■ PROBLEM REQUIREMENTS:
The listing below holds a line with "5 Perform Sensitivity analysis" and a line with "ACCORDING TO SPECIES". Reproduce those two lines exactly, plus everything between them.

■ DATA SHOWN:
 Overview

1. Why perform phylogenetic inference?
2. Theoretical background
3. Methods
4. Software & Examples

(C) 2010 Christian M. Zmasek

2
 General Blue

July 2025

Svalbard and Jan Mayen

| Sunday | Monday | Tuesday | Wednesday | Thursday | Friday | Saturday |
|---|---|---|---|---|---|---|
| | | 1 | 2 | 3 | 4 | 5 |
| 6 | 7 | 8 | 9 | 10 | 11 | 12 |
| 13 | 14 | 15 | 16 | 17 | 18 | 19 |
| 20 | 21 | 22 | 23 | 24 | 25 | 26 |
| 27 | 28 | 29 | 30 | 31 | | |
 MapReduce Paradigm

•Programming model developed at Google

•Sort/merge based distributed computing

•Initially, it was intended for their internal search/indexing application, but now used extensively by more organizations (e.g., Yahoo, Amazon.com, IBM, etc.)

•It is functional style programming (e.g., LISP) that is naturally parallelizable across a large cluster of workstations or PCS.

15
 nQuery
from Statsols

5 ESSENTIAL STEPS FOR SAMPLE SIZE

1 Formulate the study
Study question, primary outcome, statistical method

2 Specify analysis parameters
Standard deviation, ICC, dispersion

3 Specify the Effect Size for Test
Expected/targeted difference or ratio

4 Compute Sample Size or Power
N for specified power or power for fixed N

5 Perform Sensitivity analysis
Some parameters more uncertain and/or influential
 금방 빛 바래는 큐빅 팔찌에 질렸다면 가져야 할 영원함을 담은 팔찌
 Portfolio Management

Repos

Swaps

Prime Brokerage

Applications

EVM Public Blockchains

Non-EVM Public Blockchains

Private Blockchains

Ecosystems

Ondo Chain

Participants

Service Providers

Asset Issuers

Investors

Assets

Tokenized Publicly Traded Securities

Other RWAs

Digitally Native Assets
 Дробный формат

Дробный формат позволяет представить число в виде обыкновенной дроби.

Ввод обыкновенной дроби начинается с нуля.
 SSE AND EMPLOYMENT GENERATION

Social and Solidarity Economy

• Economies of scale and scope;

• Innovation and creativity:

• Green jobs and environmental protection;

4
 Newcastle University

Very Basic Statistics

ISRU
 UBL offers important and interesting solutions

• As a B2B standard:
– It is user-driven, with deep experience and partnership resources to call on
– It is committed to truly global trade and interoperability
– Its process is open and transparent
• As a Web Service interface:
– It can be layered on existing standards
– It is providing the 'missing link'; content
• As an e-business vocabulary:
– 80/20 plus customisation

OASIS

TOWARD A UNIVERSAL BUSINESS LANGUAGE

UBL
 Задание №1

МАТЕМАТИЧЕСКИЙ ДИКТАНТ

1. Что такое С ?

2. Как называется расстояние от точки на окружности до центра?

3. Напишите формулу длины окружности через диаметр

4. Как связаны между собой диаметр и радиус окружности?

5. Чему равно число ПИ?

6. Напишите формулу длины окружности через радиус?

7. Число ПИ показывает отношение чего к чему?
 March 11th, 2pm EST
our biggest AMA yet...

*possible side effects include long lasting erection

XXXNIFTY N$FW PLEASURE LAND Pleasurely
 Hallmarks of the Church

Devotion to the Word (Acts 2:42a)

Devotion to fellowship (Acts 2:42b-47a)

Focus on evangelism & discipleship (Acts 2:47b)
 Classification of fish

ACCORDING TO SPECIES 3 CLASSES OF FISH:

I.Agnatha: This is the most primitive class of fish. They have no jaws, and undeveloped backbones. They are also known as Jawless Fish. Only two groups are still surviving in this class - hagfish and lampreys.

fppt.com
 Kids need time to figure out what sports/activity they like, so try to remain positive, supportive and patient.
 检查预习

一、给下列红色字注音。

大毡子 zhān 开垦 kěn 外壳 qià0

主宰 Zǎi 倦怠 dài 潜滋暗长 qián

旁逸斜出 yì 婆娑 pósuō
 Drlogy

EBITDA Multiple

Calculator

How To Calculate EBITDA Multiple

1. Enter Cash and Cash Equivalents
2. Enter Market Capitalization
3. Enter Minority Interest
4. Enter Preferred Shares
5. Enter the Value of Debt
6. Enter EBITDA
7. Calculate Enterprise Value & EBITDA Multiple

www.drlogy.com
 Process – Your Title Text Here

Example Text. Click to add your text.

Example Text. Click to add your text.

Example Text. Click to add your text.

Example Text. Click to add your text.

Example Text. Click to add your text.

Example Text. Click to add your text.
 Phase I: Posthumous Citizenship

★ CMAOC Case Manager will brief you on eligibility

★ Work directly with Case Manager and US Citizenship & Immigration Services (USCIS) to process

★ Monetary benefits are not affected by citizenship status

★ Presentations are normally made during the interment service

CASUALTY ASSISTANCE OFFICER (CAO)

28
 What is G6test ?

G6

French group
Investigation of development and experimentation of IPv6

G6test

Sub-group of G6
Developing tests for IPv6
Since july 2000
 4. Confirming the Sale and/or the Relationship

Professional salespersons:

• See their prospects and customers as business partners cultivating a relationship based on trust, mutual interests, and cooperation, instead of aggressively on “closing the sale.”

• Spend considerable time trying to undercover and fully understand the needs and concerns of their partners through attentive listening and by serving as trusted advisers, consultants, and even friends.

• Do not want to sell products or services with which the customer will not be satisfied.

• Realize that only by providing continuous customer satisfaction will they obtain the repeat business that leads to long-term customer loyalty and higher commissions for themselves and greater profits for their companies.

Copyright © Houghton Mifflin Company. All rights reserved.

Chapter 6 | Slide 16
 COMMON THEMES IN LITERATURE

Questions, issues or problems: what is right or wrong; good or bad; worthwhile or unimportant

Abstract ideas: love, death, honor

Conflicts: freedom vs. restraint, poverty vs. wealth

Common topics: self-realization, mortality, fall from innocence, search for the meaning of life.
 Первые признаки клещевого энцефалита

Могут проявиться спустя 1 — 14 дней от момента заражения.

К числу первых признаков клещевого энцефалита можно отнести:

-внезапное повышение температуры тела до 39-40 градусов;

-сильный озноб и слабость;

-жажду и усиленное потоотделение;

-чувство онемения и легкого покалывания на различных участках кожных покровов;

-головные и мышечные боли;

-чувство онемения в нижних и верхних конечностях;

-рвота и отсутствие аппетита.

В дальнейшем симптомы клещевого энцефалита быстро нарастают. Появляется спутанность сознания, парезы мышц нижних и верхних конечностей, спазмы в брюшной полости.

■ EXPECTED ANSWER:
5 Perform Sensitivity analysis
Some parameters more uncertain and/or influential
 금방 빛 바래는 큐빅 팔찌에 질렸다면 가져야 할 영원함을 담은 팔찌
 Portfolio Management

Repos

Swaps

Prime Brokerage

Applications

EVM Public Blockchains

Non-EVM Public Blockchains

Private Blockchains

Ecosystems

Ondo Chain

Participants

Service Providers

Asset Issuers

Investors

Assets

Tokenized Publicly Traded Securities

Other RWAs

Digitally Native Assets
 Дробный формат

Дробный формат позволяет представить число в виде обыкновенной дроби.

Ввод обыкновенной дроби начинается с нуля.
 SSE AND EMPLOYMENT GENERATION

Social and Solidarity Economy

• Economies of scale and scope;

• Innovation and creativity:

• Green jobs and environmental protection;

4
 Newcastle University

Very Basic Statistics

ISRU
 UBL offers important and interesting solutions

• As a B2B standard:
– It is user-driven, with deep experience and partnership resources to call on
– It is committed to truly global trade and interoperability
– Its process is open and transparent
• As a Web Service interface:
– It can be layered on existing standards
– It is providing the 'missing link'; content
• As an e-business vocabulary:
– 80/20 plus customisation

OASIS

TOWARD A UNIVERSAL BUSINESS LANGUAGE

UBL
 Задание №1

МАТЕМАТИЧЕСКИЙ ДИКТАНТ

1. Что такое С ?

2. Как называется расстояние от точки на окружности до центра?

3. Напишите формулу длины окружности через диаметр

4. Как связаны между собой диаметр и радиус окружности?

5. Чему равно число ПИ?

6. Напишите формулу длины окружности через радиус?

7. Число ПИ показывает отношение чего к чему?
 March 11th, 2pm EST
our biggest AMA yet...

*possible side effects include long lasting erection

XXXNIFTY N$FW PLEASURE LAND Pleasurely
 Hallmarks of the Church

Devotion to the Word (Acts 2:42a)

Devotion to fellowship (Acts 2:42b-47a)

Focus on evangelism & discipleship (Acts 2:47b)
 Classification of fish

ACCORDING TO SPECIES 3 CLASSES OF FISH:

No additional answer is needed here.